Bingley! You've gone Carpal too! CONGRATULATIONS!!

What contact was there between Latin speakers and Persians at the time when barbicans were being built?

I don't know about the missing language links, Bing, but I can tell you something about the historical connections. At the turn of the first millenium AD, in the last centuries BC, the Western Eurasian Steppe was inhabited by the Iranian Scythians; they gave way to the, Iranian again, Sarmatians - these people used a lot of ornate weaponry and gilt in their swords and jewelry. Around 2AD, I think, the Goths came into the Western Steppe from the Baltic. There followed a significant intermixion of the cultures of the Goths and the Sarmatians and what is currently referred to as the Gothic style is actually ascribed to the Sarmatians. The Mongols (?4-5AD) came in from the Eastern Steppe and displaced the nomadic Goth-Sarmatians into the very heart of Western Europe. With them they took the Iranian language, religion, and culture into Western Europe and these influences are seen to this very day. There was one Sarmatian tribe, I forget the name, that to this day lends its name to a city/town in France.
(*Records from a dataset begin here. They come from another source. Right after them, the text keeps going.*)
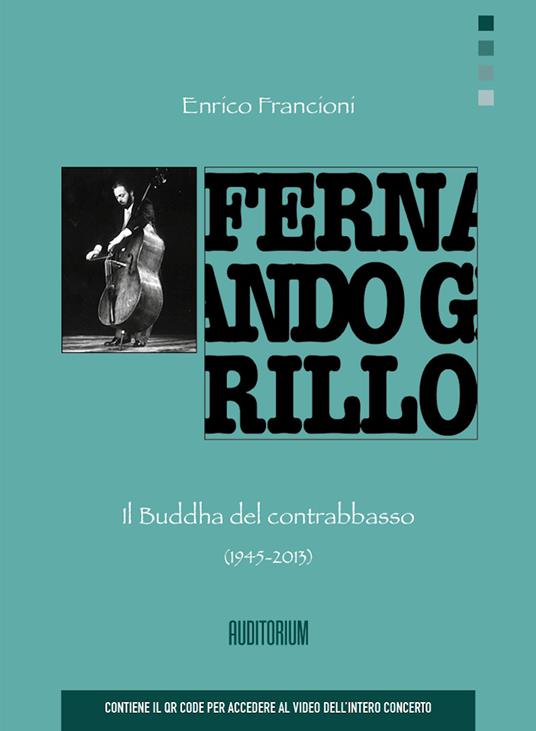 Fernando Grillo. Il Buddha del contrabbasso - Enrico Francioni - copertina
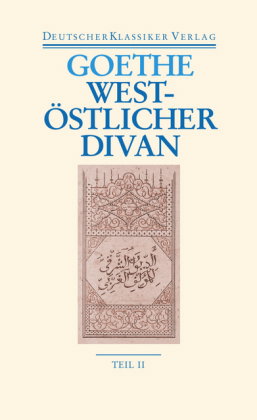 West-östlicher Divan, 2 Bände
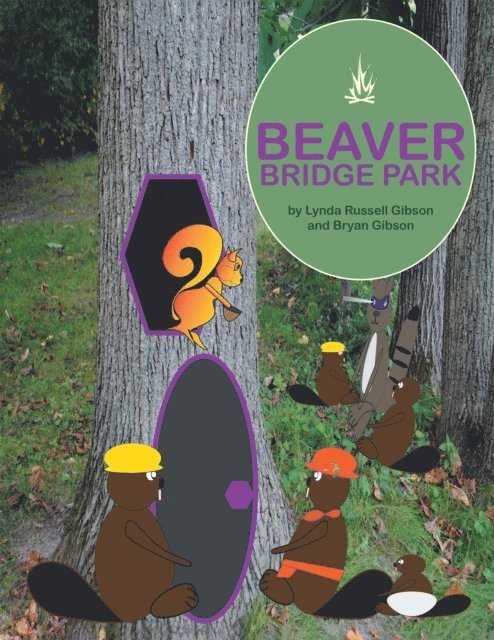 Bryan Gibson, Lynda Russell Gibson - Beaver Bridge Park, E-bok
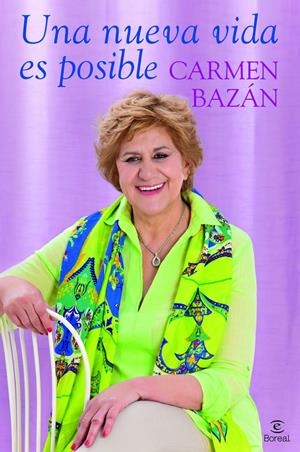 UNA NUEVA VIDA ES POSIBLE | 9788467034899 | CARMEN POSADAS | Llibreria La Font de Mimir - Llibreria online Barcelona - Comprar llibres català i castellà
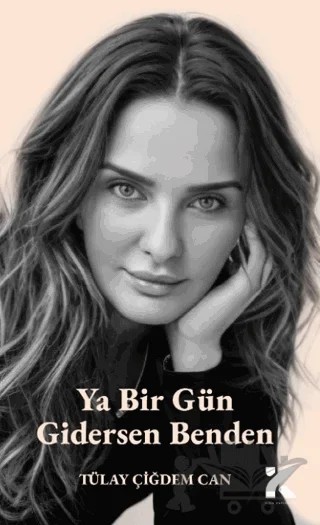 Ya Bir Gün Gidersen Benden – Tülay Çiğdem Can – Kiba Yayımcılık kitap kapağı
A castle from the region with a good example of barbican fortressing is in Dagestan in Azerbaijan. Again, the name evades my memory. This architecture is borrowed from the region of the Caucasus and the modern day Iranian plateau.

Khan is pronounced Khan-eh in Farsi and a married lady is called Khanum. Say jheem's wife (before I get another disclaimer, Bingley! ) will be respectfully addressed as, Khanum-eh-jheem!